Implementing HIPAA compliant review response procedures requires staff training. All team members who might interact with online reviews should understand the legal requirements and have access to approved response templates. Regular training sessions should cover new platforms, updated regulations, and lessons learned from industry violations.

As Hethcoat emphasizes in his analysis, "covered entities should consider developing a policy regarding uses and disclosures of PHI on online platforms. Indeed, in its recent enforcement actions, OCR has emphasized the importance of covered entities having policies specifically addressing PHI and social media."

Monitoring and response systems

Establish systems to monitor reviews across all platforms where your practice appears. This includes Google Reviews, Yelp, Healthgrades, and industry-specific platforms. Automated monitoring tools can help ensure timely responses while maintaining documentation for compliance purposes.

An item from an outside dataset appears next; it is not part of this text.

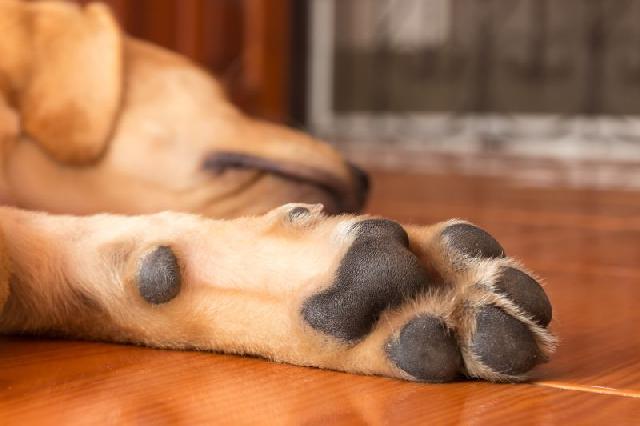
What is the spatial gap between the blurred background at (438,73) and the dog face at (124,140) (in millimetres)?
2464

Documentation and compliance tracking

Maintain records of all review responses, including the original review, your response, and any follow-up communications. This documentation can be valuable for compliance audits and can help identify patterns in patient feedback that might indicate systemic issues.

Creating a positive review culture

The best defense against negative reviews is prevention through exceptional patient care. Implement systems to encourage satisfied patients to share positive reviews while addressing concerns before they become public complaints. This might include follow-up surveys, patient feedback systems, and proactive communication about potential issues.

However, as Oromchian notes, when managing your online presence, "A page with only glowing reviews may seem suspicious to potential patients. Instead, respond professionally to negative reviews and focus on generating more positive feedback to balance the overall perception of your practice."

FAQs

Can providers train third-party marketing agencies to handle review responses?

Only if the agency is a HIPAA compliant business associate with a signed agreement and thorough training on PHI protections.

What if a reviewer uses a fake name or pseudonym—can the provider confirm their identity?

No, providers still cannot confirm or deny the person is a patient, even if they suspect or recognize them.

Is it ever appropriate to respond publicly after handling the issue privately?

No, any public follow-up must remain generic and avoid confirming patient identity or any outcome of the private interaction.

Do HIPAA compliant templates need to be approved by legal counsel?

Yes, legal review is highly recommended to ensure that pre-approved responses remain within HIPAA boundaries.

Should practices respond to every review, or only negative ones?

It’s best to respond to both positive and negative reviews in a generic, professional manner to show engagement without risking PHI disclosure.